I arrived for the 7:00 p.m. meeting around 6:30 to find the old courthouse nearly full. Opponents of the jail, who seem to be very well-organized, told me they'd mailed out 7,000 fliers and placed by an ad on the local radio station announcing the meeting. I was pleased to see that audience members were being handed Considering a Private Jail, Prison or Detention Center, a pamphlet developed by Grassroots Leadership and South Texans Opposing Private Prisons, as well as a chart explaining the jail's proposed financing.

By 7:00, the courtroom was spilling well into the halls with at least 500 people, nearly all seemingly opposed to the private jail scheme. The plan, similar to those increasingly common in many Texas counties, is to finance the construction of a new county jail by floating revenue bonds (through the Public Facilities Corporation) and paying back the bonds by profiting from the importation of federal U.S. Marshals or Immigration and Customs Enforcement detainees.

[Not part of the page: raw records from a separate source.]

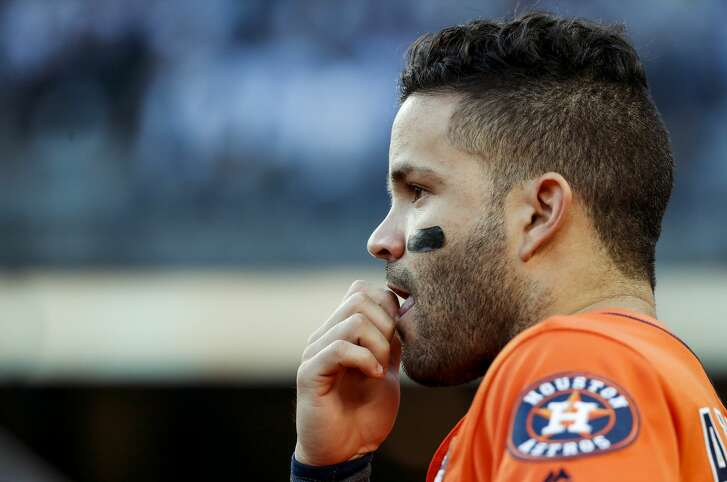 Houston Astros second baseman Jose Altuve stands in the dugout duriing the second inning of Game 5 of the ALCS against the New York Yankees at Yankee Stadium on Wednesday, Oct. 18, 2017, in New York. ( Karen Warren  / Houston Chronicle )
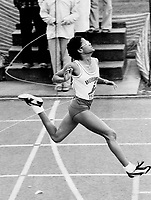 Woburn's Nicole Ali breaks the tape in midget girls' 100 metre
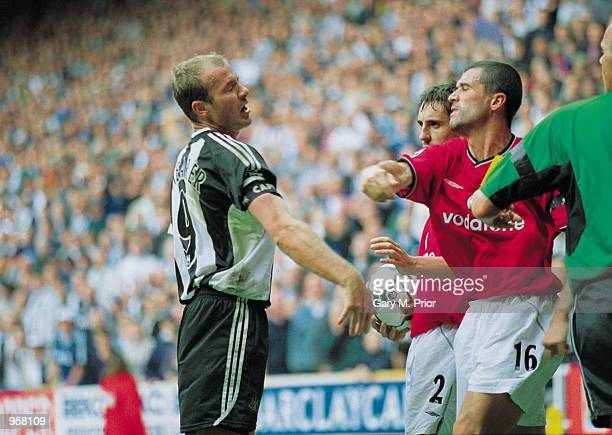 Man Utd Captain Roy Keane takes a swing at Newcastle captain Alan Shearer during the FA Barclaycard Premiership match between Newcastle United and...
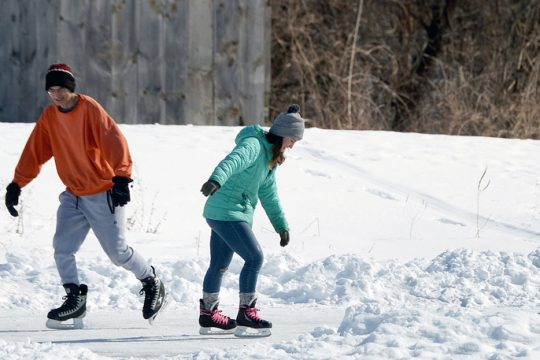 Joseph Shiang, of Niskayuna, ice skates with his daughter Orit, 17, at the Blatnick Park pond on a sunny day in Niskayuna on Sunday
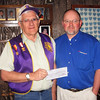 The good folks at Lynn's Dakotamark raised some $266 for Lion's projects.  Here, Dakotamart Manager Jim Grapentine (right) presents a check for that amount to our trusty Treasurer, Rich Drabek.  Many thanks to Lynn's Dakotamart!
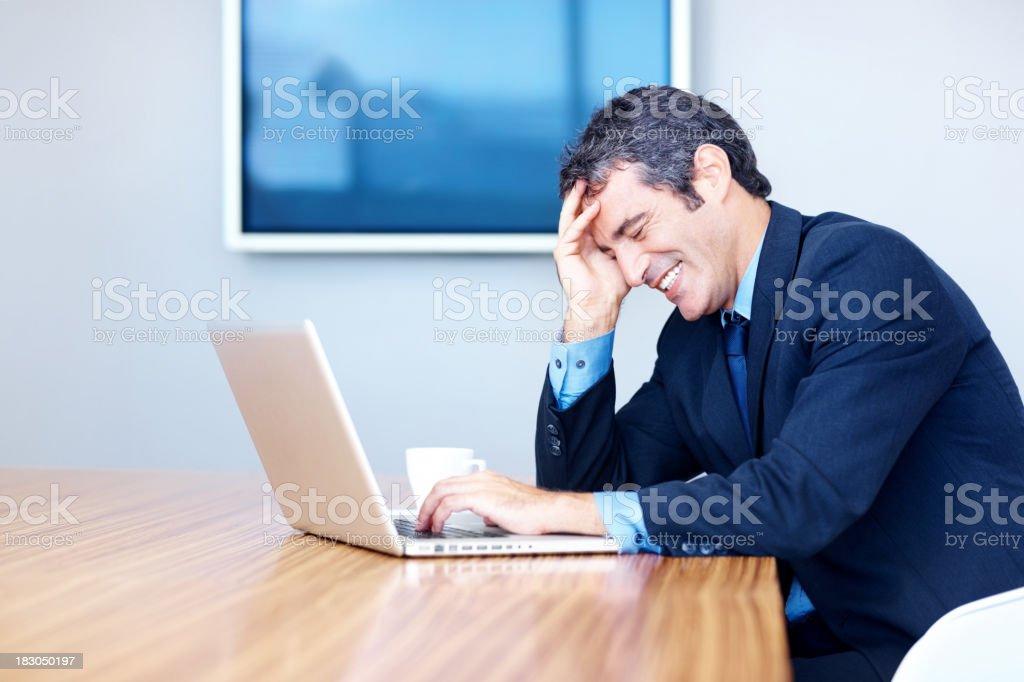 Happy male entrepreneur using laptop in boardroom royalty-free stock photo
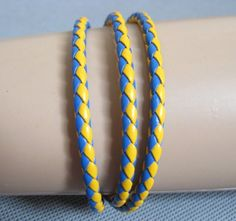 Shoply.com -Woven leather cord bracelet Fashion yellow blue color. Only $3.50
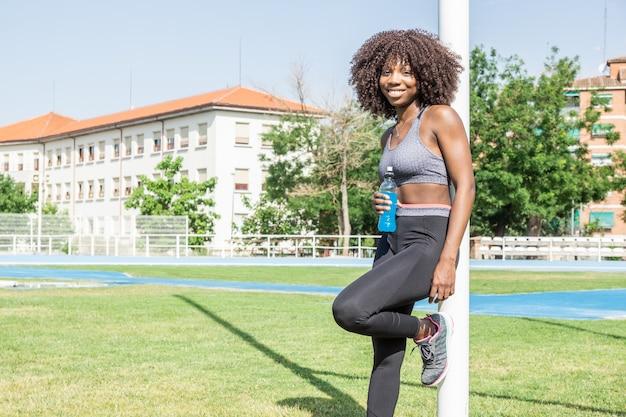 아프리카 머리를 가진 젊은 흑인 운동선수 여자가 등장성 음료와 함께 카메라를 보며 웃고 있다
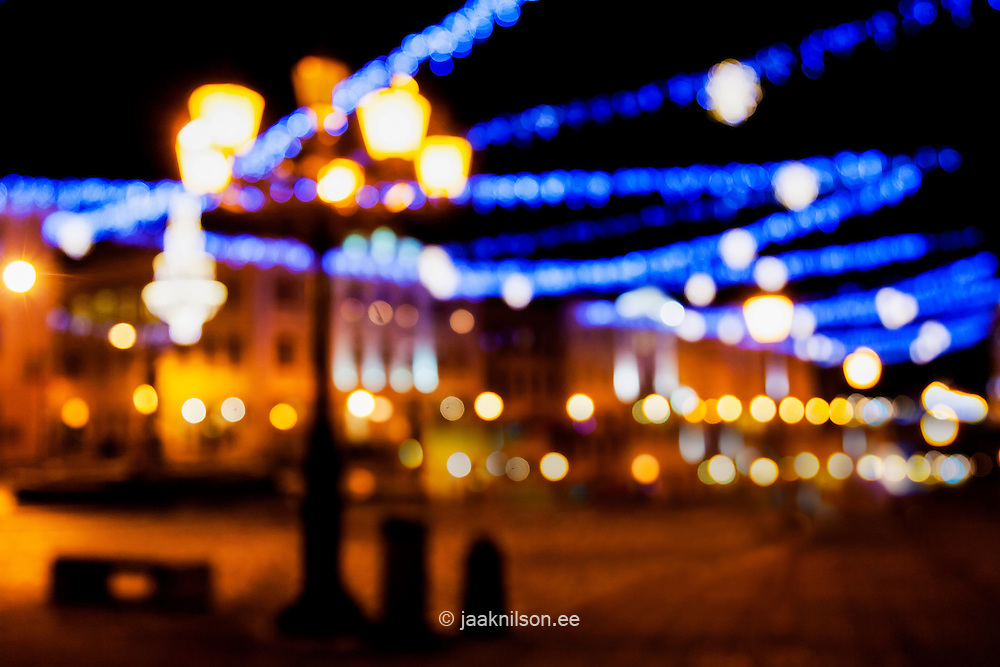 Laterns and blurred city lights.  Tartu town hall square in Estonia. Lighted, illuminated bokeh.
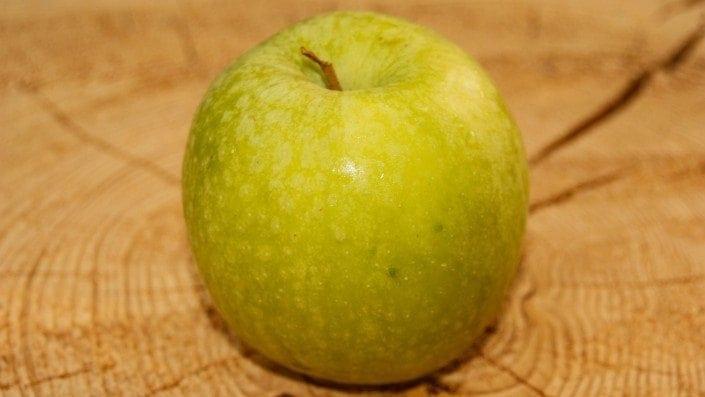 Ein frischer Apfel liegt auf einem Baumstamm
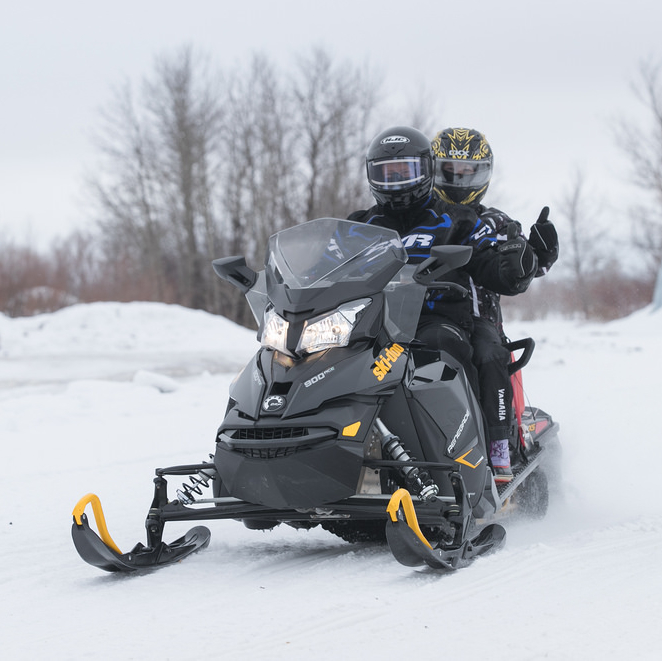 two snowmobilers riding on a plain with trees in the background...one sledder is giving a thumbs up sign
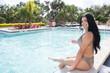 Beautiful hispanic woman swimming at resort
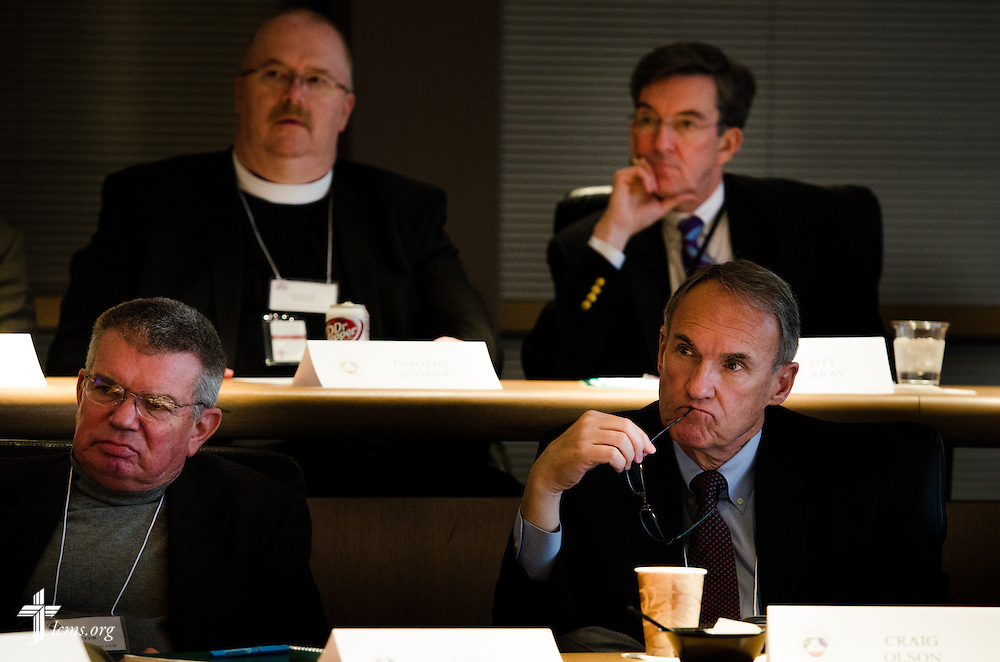 "(L-R, clockwise) Dr. Dale Meyer, president of Concordia Seminary in St. Louis, the Rev. Timothy Scharr, president of the LCMS Southern Illinois District, the Rev. Dr. Scott Murray, fourth vice-president of the LCMS, and Craig Olson, member of the Board of Regents at Concordia University Irvine, Calif., listen as the Rev. Dr. William Weinrich (left), professor at Concordia Theological Seminary in Fort Wayne, Ind., presents during a ""Think Tank"" of representatives from Concordia University Schools, boards, and others at the International Center of The Lutheran Church--Missouri Synod on Monday, March 31, 2014, in Kirkwood, Mo. LCMS Communications/Erik M. Lunsford"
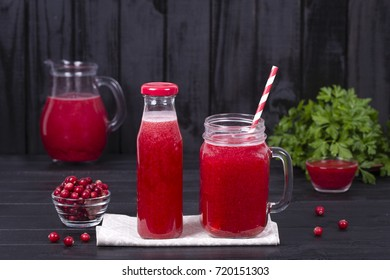 Healthy eating, food, dieting and vegetarian concept - red cranberry juice and raw cranberry on black wooden background, close up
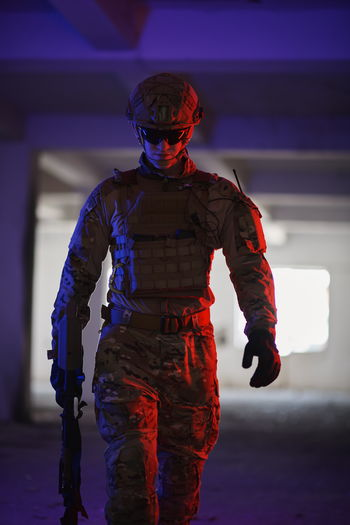 Portrait of soldier standing in illuminated room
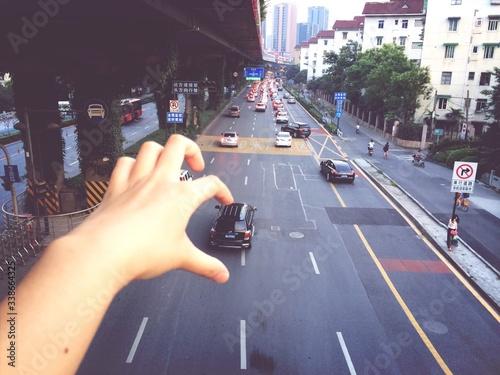 Fototapeta premium Złudzenie optyczne ręki pobierającej samochód z drogi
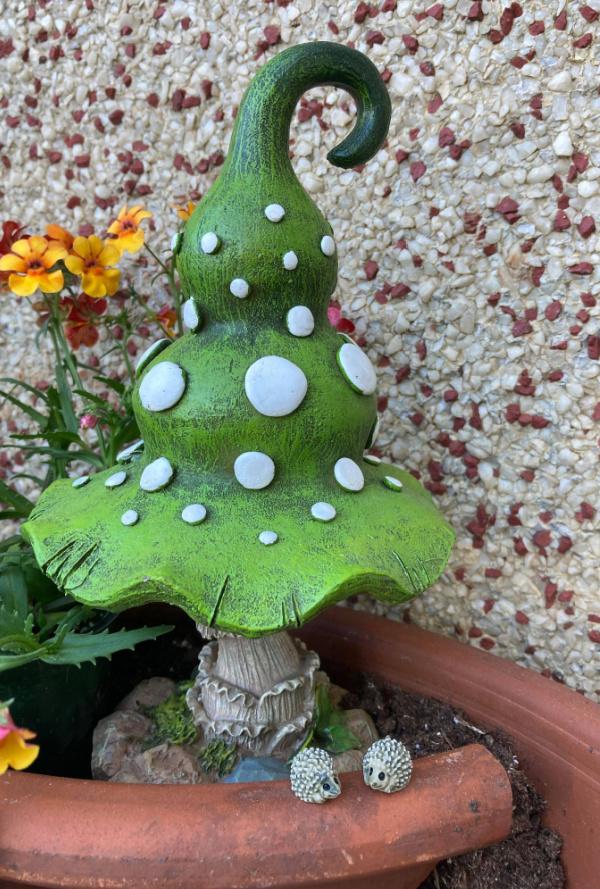 miniature hedgehogs and decorative mushroom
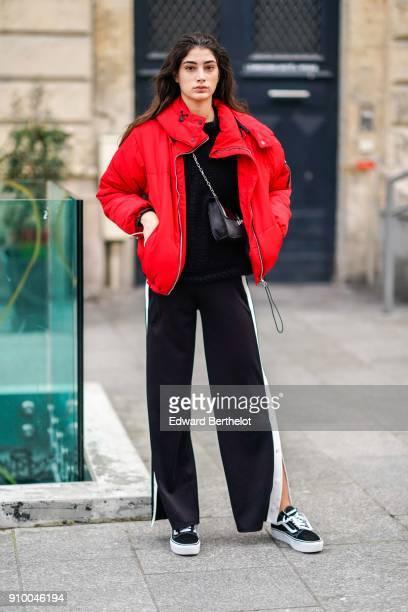 A model wears a red puffer coat a black bag black flare striped sportswear pants sneakers shoes outside Viktor Rolf during Paris Fashion Week Haute...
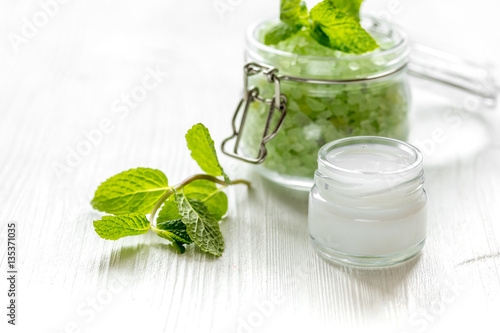 Fotografie, Obraz  organic cosmetics with herbal extracts of mint on wooden background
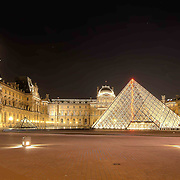 Like Paris's most famous landmark, the Eiffel Tower, The Louvre also lights up at night and becomes a beacon for people to congregate from all over the city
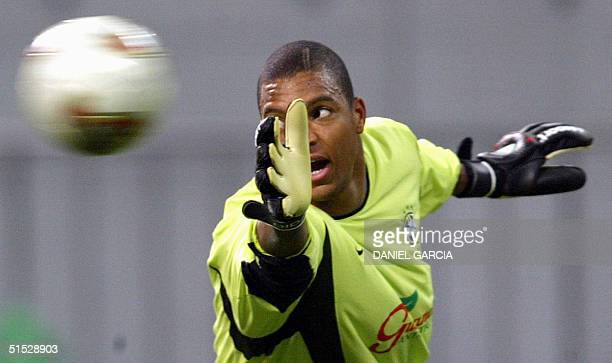 Brazil's goalkeeper Dida dives trying to stop the ball 24 June 2002 during the afternoon training session at Saitama Stadium Brazil will face Turkey...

Opponents of the jail were allowed to speak first. Five Burnet citizens laid out the case against the jail, including the pitfalls of private jail companies, potential dangers in floating debt for private jail expansion (perhaps county officials should look into Willacy County where every resident is currently a staggering $8,700 in debt due to prison expansion), and a general sense that shipping inmates into Burnet County wasn't necessary or good for the county.
See the rest of Libal's story for more on the corporate players behind the Burnet County deal. With jail bonds going down in Houston and Tyler, this opposition bodes ill for local pols who support issuing jail bonds without asking voter support.